I tre entrarono in ufficio, alquanto impacciati, e l'uomo fece cenno alla donna di consegnarmi qualcosa... era un biglietto da visita, il nome non lo ricordo, ma il concetto era chiaro: dopo il nome, il titolo: Ministro del Interior de la Repùblica Argentina...
“Ah, lei è il ministro degli interni dell'Argentina?”, domandai con un mezzo sorriso.
“Sì, señor, y usted es el jefe aquì?”, mi rispose, con una semplicità disarmante.
“Beh, in un certo senso… sono quello che fa circolare i treni in questa stazione… ma voi come mai siete scesi così all'improvviso da quel treno che non doveva fermare?”
“Perdone, mìster, ma en Florencia abbiamo sbagliato treno e non siamo più potuti scendere, fino alla vostra stazione... dovevano autorizzarci da Roma, per poter scendere… Usted conosce la Republica Argentina?...”
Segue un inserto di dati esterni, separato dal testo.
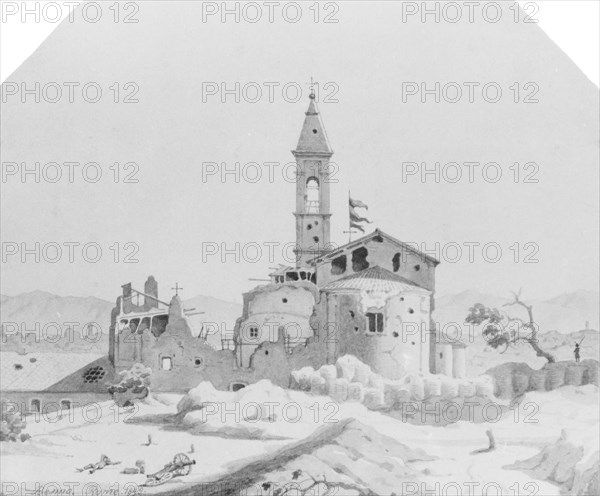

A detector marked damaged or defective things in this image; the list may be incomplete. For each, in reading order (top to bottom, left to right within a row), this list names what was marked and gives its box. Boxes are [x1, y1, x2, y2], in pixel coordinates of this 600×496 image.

damaged church building [109, 94, 468, 392]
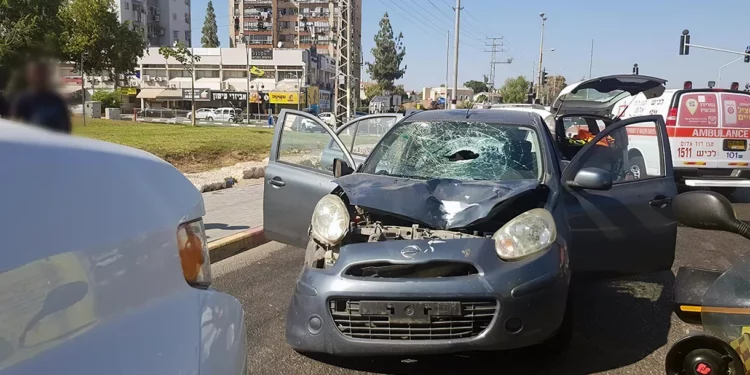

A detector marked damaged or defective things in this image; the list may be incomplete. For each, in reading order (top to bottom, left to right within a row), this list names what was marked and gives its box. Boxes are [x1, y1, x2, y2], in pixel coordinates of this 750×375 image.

shattered windshield [362, 121, 544, 181]
crushed car hood [334, 174, 540, 232]
damaged silver car [262, 108, 680, 358]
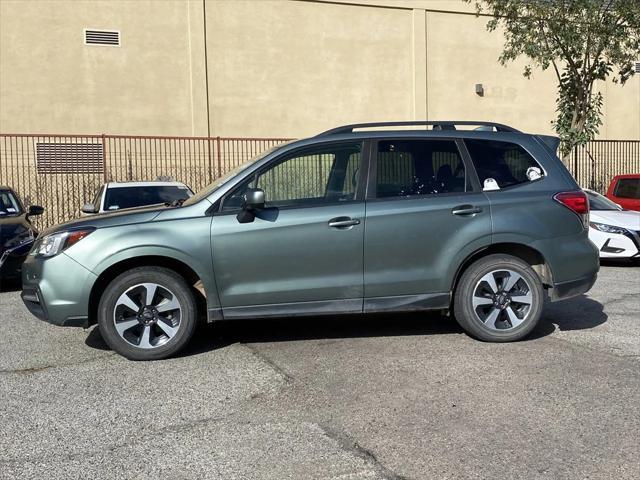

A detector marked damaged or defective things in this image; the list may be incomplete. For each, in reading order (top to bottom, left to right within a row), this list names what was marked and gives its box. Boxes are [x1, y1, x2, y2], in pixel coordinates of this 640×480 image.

crack in asphalt [318, 424, 410, 480]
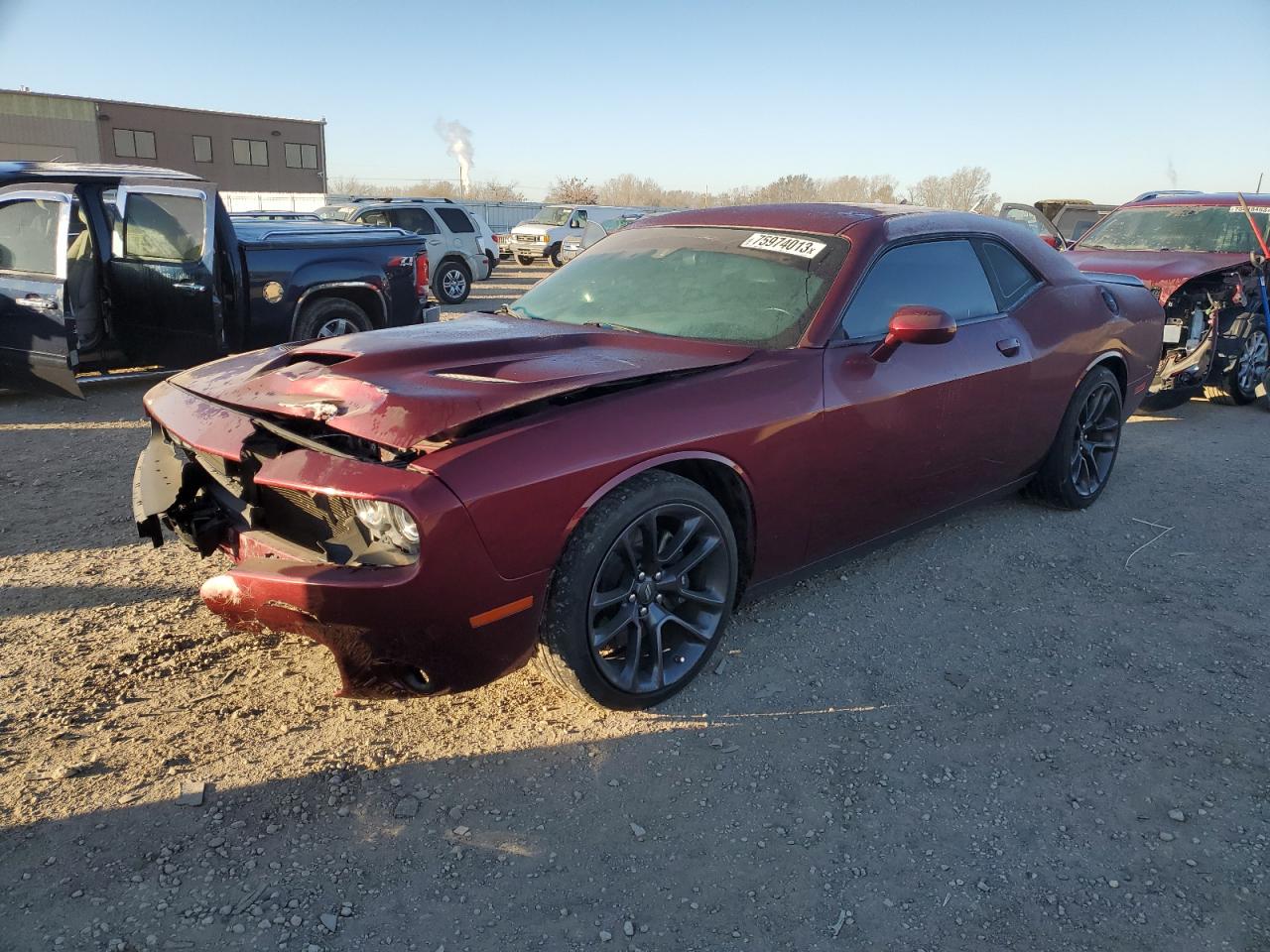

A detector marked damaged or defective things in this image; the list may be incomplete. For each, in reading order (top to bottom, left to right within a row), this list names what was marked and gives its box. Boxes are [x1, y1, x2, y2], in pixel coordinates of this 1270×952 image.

damaged front bumper [135, 381, 551, 700]
crumpled front end [135, 381, 551, 700]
“Che scherzo, pensai… la prima volta che vedo un ministro in carne e ossa, mi appare un anzianotto smunto, quasi trasandato, con una segretaria, o quello che era, poco più in carne di un manico di scopa ed un gorilla da passeggio da far ridere i polli… però è interessante che venga dall'Argentina, pensai, dell'Argentina potrei parlare come di casa mia, tanto l'ho studiata, tanto ne ho letto...”
E allora risposi di sì, che conoscevo l'Argentina per averci trascorso un po' di tempo, dalle parti di calle Maipù, numero 994, mi pare, e giù con le esquinas, calle Florida, el nuestro Palermo, le confiterìas, le empanadas, la Recoleta… i miei conterranei calabresi di un tempo lontano, Porchia, maestro di pensiero in Sudamerica e autore delle frasi dei baci Perugina in Italia (sic!), la mia amata América Serafina Scarfò, anarchica, mio nonno paterno Giuseppe, che vendette tutto quel che aveva, partì sullo stesso legno che una volta ospitò Pirandello-la nave Mafalda- si ammalò, tornò e fu sepolto insieme alla fortuna, tutto enunciando come se fosse vero… quasi quasi volevo domandargli se avesse conosciuto Borges, Cortàzar, Ernesto Sabato, la Patagonia, vivi, morti, per me quasi indifferentemente, personaggi sempre del mio mitico mondo di carta e mappe...
Mi resi conto che qualche mio collega mi guardava non già ammirato per le mie conoscenze -y fìjese!- né tantomeno per la mia inventiva, quanto per lo scoprirmi improvvisamente capace di rompere i miei silenzi e parlare senza quasi riuscire a fermarmi… qualcun altro già suggeriva di chiedergli di Maradona...
Devo dire che il signor ministro aveva capito tutto, e stava anche al gioco, rilanciando con domande adeguate e con osservazioni precise...
Il materializzarsi degli agenti di polizia ferroviaria mi sembrò un po', devo dire, come l'arrivo degli infermieri mandati dall'ospedale psichiatrico... poco ci mancò che io e il ministro ci mettessimo a strillare insieme “ancora un momento, ancora un momento, per favore, lasciateci finire il gioco”, mentre ci infilavano la camicia di forza e ci portavano via dicendo “la prossima volta lei faccia il ministro di un paese amico e lei faccia il capostazione, e state zitti, che cavolo!”
I poliziotti presero in consegna ministro, segretaria e gorilla -ringalluzzito, devo dire - e mi pare di poter dire che mentre si allontanavano ci fu uno sguardo d'intesa tra me e il ministro, quasi stesse per dirmi qualcosa come “se vieni in Argentina passa a trovarmi...”
In effetti, per qualche tempo ho conservato quel rettangolino di carta dell'altro lato del mondo, poi i miei cassetti hanno avuto la meglio su quel biglietto da visita, ed anche sui miei ricordi.